[ASSIGNMENT]
Your answer should be the data below, reproduced with nothing changed.

[DATA BLOCK]
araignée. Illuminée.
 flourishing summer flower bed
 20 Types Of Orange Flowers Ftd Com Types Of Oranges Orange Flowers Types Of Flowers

[REPLY TO THE TASK]
araignée. Illuminée.
 flourishing summer flower bed
 20 Types Of Orange Flowers Ftd Com Types Of Oranges Orange Flowers Types Of Flowers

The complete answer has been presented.